Lee Chi Fung, Ullevig Sarah, Kim Hong Seok, Asmis Reto
Department of Biochemistry, School of Health Professions, University of Texas Health Science Center at San Antonio, Texas, United States of America.
PLoS One. 2013 Jun 18;8(6):e66964. doi: 10.1371/journal.pone.0066964. Print 2013.
We showed that metabolic disorders promote thiol oxidative stress in monocytes, priming monocytes for accelerated chemokine-induced recruitment, and accumulation at sites of vascular injury and the progression of atherosclerosis. The aim of this study was to identify both the source of reactive oxygen species (ROS) responsible for thiol oxidation in primed and dysfunctional monocytes and the molecular mechanisms through which ROS accelerate the migration and recruitment of monocyte-derived macrophages. We found that Nox4, a recently identified NADPH oxidase in monocytes and macrophages, localized to focal adhesions and the actin cytoskeleton, and associated with phospho-FAK, paxillin, and actin, implicating Nox4 in the regulation of monocyte adhesion and migration. We also identified Nox4 as a new, metabolic stress-inducible source of ROS that controls actin S-glutathionylation and turnover in monocytes and macrophages, providing a novel mechanistic link between Nox4-derived H2O2 and monocyte adhesion and migration. Actin associated with Nox4 was S-glutathionylated, and Nox4 association with actin was enhanced in metabolically-stressed monocytes. Metabolic stress induced Nox4 and accelerated monocyte adhesion and chemotaxis in a Nox4-dependent mechanism. In conclusion, our data suggest that monocytic Nox4 is a central regulator of actin dynamics, and induction of Nox4 is the rate-limiting step in metabolic stress-induced monocyte priming and dysfunction associated with accelerated atherosclerosis and the progression of atherosclerotic plaques.
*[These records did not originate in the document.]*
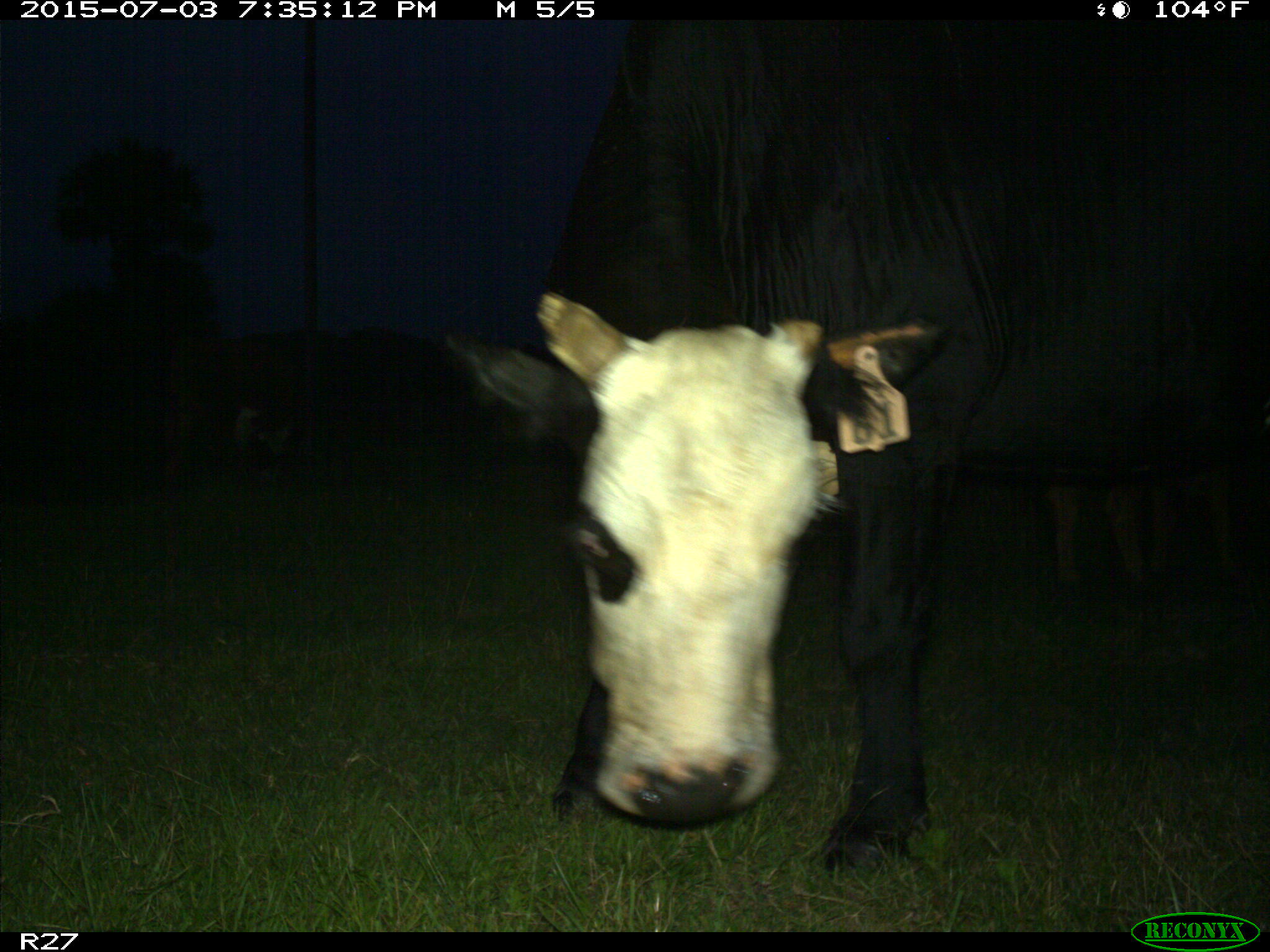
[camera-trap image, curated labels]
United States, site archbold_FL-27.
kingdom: Animalia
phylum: Chordata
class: Mammalia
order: Artiodactyla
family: Bovidae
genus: Bos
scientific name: Bos taurus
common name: domestic cow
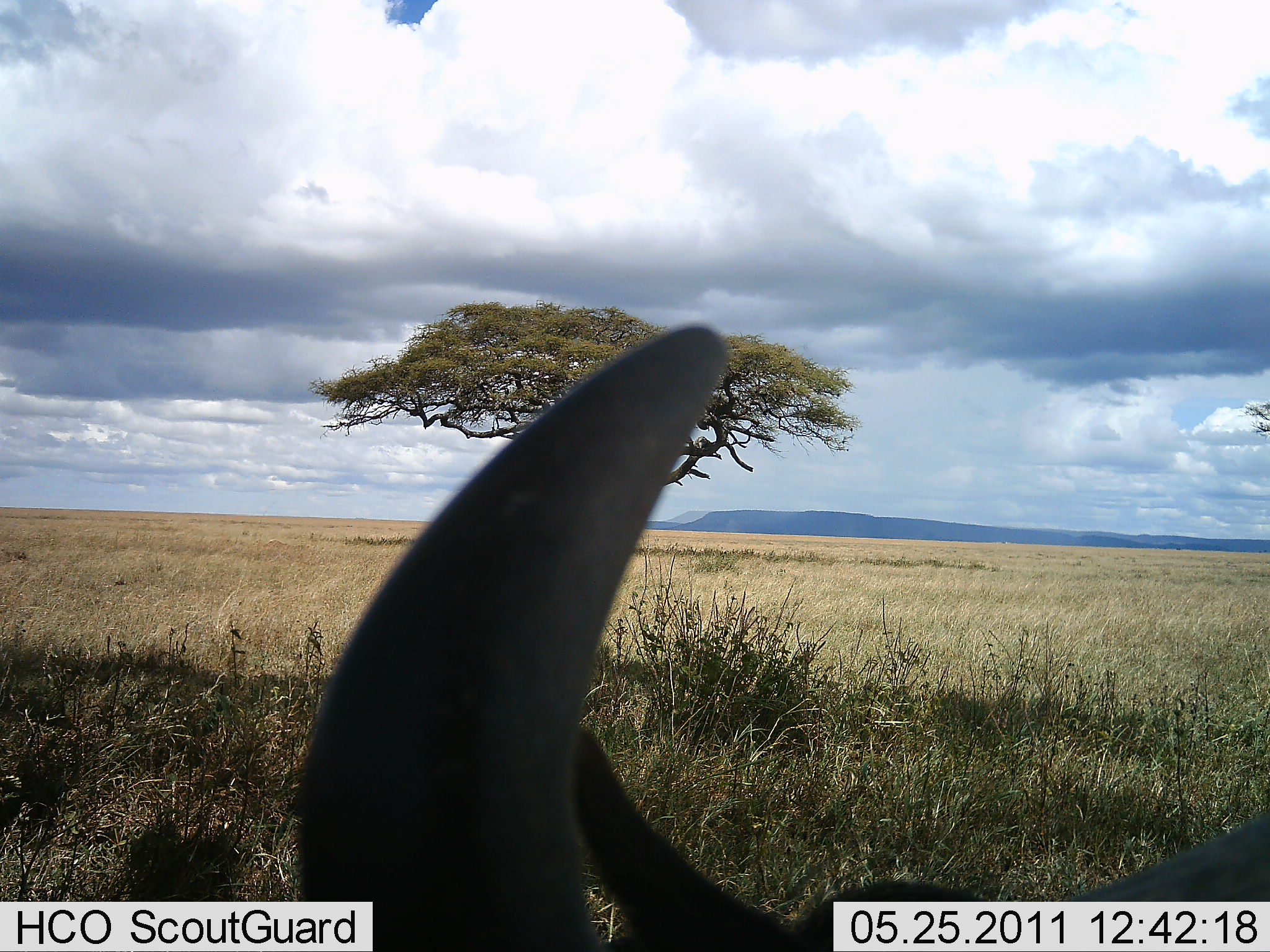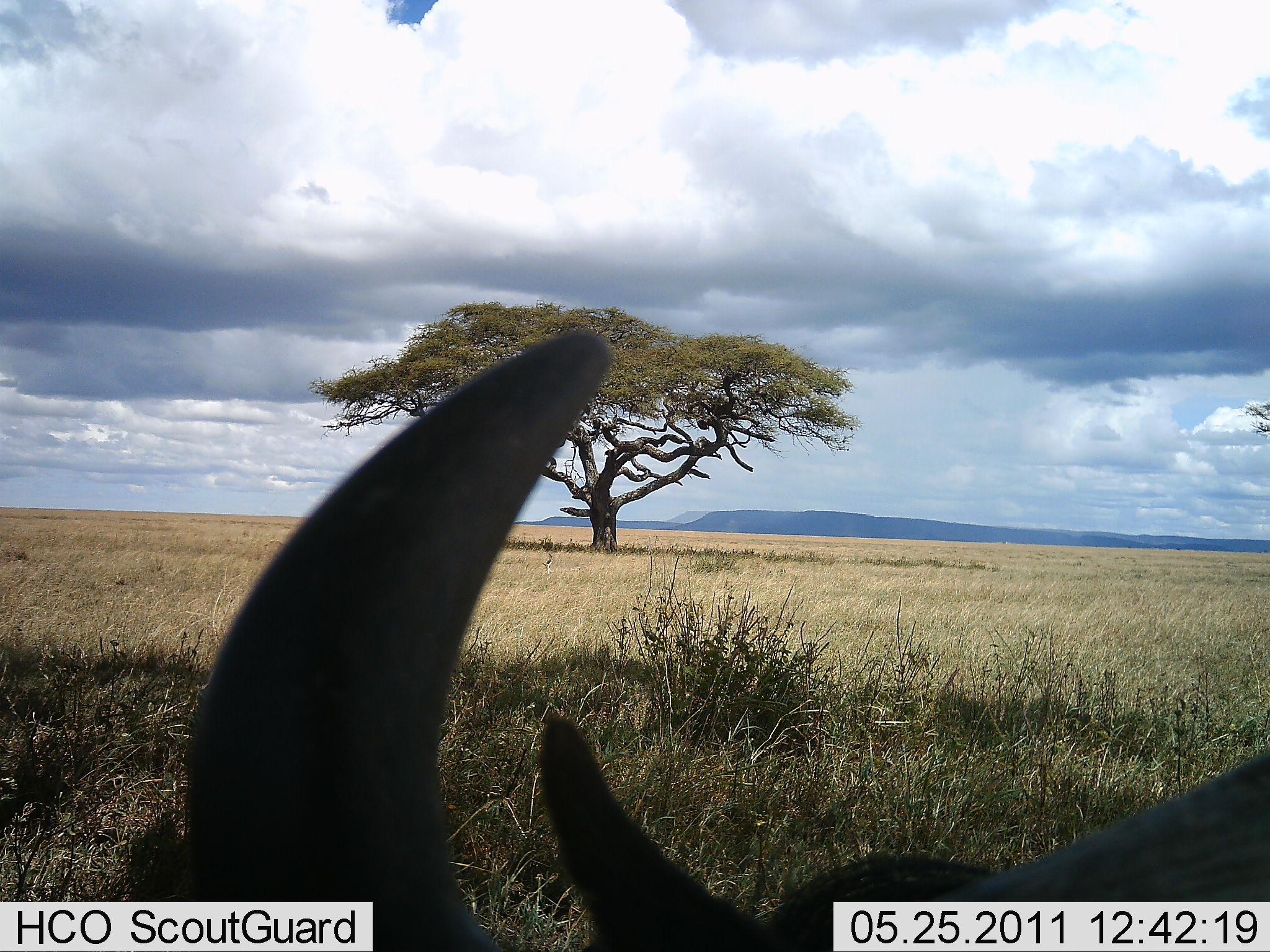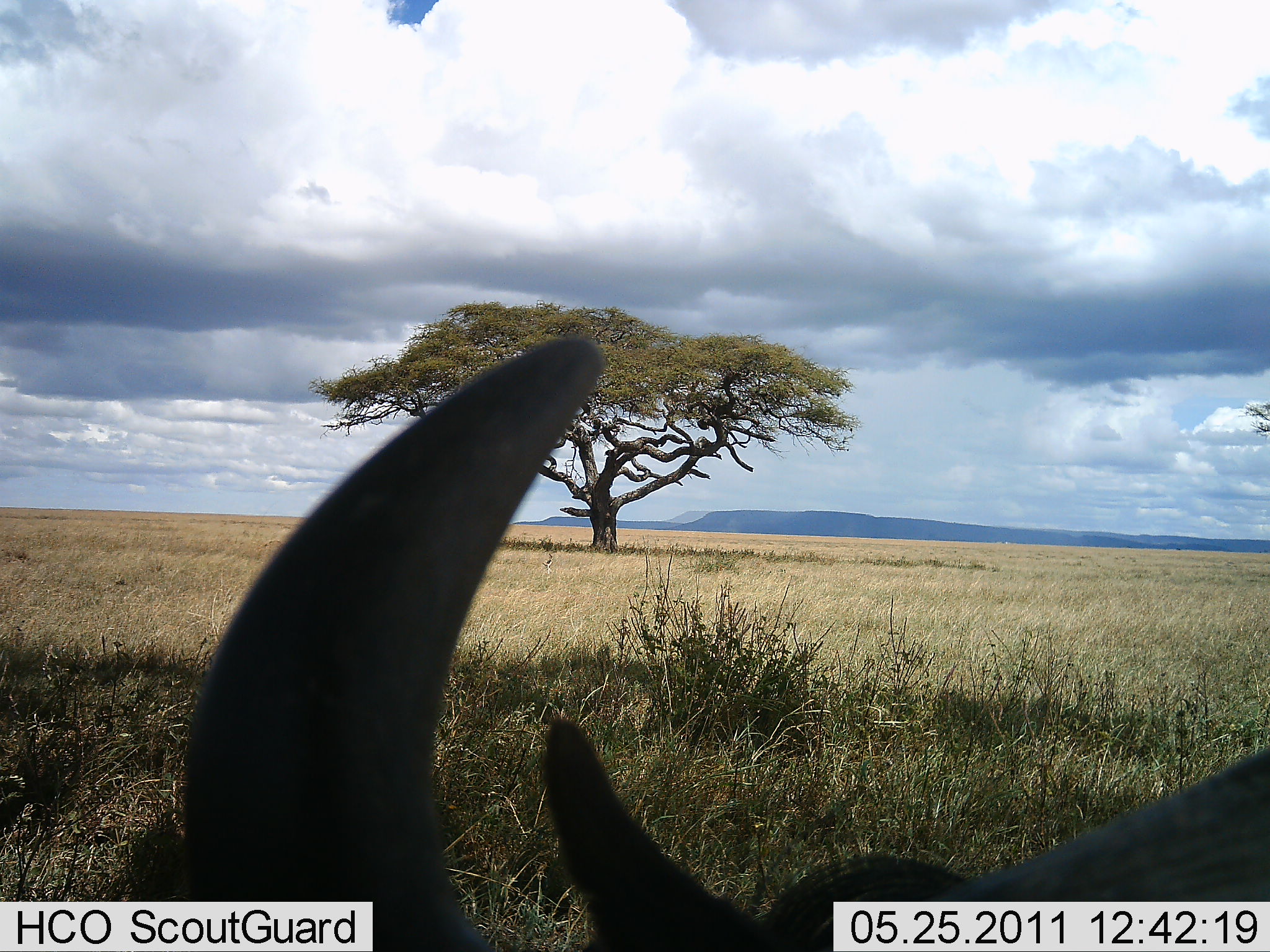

我们发现,代谢紊乱会促进单核细胞中的硫醇氧化应激,使单核细胞为趋化因子诱导的加速募集做好准备,并在血管损伤部位积聚以及促进动脉粥样硬化的进展。本研究的目的是确定引发单核细胞硫醇氧化并使其功能失调的活性氧(ROS)来源,以及ROS加速单核细胞衍生巨噬细胞迁移和募集的分子机制。我们发现,Nox4是最近在单核细胞和巨噬细胞中发现的一种NADPH氧化酶,定位于粘着斑和肌动蛋白细胞骨架,并与磷酸化粘着斑激酶(phospho-FAK)、桩蛋白和肌动蛋白相关,这表明Nox4参与单核细胞粘附和迁移的调节。我们还确定Nox4是一种新的、代谢应激诱导的ROS来源,它控制单核细胞和巨噬细胞中肌动蛋白的S-谷胱甘肽化和周转,在Nox4衍生的过氧化氢与单核细胞粘附和迁移之间提供了一种新的机制联系。与Nox4相关的肌动蛋白发生了S-谷胱甘肽化,并且在代谢应激的单核细胞中,Nox4与肌动蛋白的结合增强。代谢应激以Nox4依赖的机制诱导Nox4并加速单核细胞粘附和趋化作用。总之,我们的数据表明,单核细胞中的Nox4是肌动蛋白动力学的核心调节因子,Nox4的诱导是代谢应激诱导单核细胞启动和功能障碍的限速步骤,这种启动和功能障碍与动脉粥样硬化加速以及动脉粥样硬化斑块进展相关。